START Data records

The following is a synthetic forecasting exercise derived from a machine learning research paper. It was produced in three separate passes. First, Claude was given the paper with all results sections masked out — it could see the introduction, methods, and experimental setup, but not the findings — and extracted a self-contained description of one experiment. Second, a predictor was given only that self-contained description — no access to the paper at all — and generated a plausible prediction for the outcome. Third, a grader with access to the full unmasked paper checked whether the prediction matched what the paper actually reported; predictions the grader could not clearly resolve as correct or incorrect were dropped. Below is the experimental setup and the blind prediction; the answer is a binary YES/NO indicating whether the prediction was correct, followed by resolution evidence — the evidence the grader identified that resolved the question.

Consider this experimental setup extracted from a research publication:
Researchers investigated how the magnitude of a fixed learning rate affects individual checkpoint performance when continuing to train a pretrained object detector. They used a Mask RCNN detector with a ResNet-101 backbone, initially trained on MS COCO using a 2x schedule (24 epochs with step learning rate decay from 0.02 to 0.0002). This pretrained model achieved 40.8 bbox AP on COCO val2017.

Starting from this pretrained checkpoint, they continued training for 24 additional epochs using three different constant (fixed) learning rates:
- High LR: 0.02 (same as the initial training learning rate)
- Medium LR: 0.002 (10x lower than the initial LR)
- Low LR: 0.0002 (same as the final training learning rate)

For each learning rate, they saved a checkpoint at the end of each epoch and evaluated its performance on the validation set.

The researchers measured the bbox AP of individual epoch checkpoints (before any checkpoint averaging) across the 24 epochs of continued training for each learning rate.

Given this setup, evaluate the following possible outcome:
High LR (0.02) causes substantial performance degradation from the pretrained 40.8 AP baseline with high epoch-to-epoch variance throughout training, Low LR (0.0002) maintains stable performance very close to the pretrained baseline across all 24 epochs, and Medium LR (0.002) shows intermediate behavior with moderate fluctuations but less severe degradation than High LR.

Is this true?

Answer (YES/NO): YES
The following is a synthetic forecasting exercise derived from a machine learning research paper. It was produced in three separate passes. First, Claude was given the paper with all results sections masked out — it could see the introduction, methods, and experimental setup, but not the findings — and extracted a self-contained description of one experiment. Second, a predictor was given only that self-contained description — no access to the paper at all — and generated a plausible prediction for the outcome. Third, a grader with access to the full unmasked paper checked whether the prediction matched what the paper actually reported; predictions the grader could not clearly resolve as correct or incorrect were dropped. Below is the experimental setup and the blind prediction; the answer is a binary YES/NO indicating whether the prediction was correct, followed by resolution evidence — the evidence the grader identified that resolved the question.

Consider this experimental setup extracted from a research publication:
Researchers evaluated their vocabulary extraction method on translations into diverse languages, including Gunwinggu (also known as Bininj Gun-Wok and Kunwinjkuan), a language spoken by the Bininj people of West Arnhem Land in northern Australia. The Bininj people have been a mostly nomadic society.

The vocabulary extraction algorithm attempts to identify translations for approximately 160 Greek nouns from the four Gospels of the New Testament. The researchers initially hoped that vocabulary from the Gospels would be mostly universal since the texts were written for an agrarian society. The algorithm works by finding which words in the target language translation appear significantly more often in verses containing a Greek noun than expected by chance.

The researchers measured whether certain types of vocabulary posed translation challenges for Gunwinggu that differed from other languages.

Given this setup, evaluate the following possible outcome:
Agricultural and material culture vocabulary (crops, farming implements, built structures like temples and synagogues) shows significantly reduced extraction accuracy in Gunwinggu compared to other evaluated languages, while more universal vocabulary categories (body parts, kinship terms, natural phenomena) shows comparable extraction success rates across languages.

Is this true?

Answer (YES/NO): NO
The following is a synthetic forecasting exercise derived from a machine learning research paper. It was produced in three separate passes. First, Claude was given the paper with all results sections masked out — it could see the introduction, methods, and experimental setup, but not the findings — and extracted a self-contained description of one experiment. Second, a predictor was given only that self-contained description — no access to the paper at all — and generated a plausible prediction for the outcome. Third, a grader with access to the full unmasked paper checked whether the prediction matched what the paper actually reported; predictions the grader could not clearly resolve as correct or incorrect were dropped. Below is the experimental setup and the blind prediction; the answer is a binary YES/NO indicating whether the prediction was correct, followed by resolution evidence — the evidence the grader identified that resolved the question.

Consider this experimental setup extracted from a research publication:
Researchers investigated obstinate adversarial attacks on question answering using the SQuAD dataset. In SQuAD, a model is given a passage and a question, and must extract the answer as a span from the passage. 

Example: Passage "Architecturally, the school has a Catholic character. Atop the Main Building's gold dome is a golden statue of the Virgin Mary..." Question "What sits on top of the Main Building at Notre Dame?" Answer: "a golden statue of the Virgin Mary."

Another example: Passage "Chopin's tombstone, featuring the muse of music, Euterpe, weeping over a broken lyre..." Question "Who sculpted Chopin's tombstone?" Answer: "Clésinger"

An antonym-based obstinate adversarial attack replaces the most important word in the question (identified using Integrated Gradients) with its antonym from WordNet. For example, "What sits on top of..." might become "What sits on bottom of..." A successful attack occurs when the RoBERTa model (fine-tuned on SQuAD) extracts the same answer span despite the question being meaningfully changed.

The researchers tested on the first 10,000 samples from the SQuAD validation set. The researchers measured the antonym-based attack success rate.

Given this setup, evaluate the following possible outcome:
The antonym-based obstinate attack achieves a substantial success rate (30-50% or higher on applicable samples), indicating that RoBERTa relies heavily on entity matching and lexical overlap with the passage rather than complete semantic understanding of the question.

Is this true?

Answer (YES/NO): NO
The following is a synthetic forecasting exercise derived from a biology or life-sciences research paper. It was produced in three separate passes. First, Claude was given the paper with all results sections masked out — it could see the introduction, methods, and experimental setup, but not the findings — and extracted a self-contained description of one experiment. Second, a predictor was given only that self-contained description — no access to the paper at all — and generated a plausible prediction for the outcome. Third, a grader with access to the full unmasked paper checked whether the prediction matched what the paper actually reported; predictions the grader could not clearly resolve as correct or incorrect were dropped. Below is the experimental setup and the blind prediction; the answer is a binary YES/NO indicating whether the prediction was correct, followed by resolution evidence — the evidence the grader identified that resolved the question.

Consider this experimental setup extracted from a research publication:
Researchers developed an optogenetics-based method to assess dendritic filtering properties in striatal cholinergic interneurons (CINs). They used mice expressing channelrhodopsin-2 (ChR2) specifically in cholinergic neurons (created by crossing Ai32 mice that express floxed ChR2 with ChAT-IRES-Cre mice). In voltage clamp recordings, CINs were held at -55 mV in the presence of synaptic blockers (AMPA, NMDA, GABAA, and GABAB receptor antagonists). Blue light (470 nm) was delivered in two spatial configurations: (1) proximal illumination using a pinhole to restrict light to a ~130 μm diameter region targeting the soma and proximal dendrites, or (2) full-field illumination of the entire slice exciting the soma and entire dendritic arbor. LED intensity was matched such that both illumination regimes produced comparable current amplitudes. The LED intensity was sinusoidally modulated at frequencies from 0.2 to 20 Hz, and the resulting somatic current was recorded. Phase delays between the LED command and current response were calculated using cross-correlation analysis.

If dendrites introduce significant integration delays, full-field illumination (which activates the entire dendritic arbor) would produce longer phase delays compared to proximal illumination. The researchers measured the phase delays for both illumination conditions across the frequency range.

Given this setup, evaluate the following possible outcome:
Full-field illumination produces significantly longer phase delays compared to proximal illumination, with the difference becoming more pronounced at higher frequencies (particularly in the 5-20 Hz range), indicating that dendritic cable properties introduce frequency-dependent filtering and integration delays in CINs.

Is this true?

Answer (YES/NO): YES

END Data records

What is being asked
Which lines of the records above hold the word "validation"? Copy each one out.

Answer space
For each learning rate, they saved a checkpoint at the end of each epoch and evaluated its performance on the validation set.
The researchers tested on the first 10,000 samples from the SQuAD validation set. The researchers measured the antonym-based attack success rate.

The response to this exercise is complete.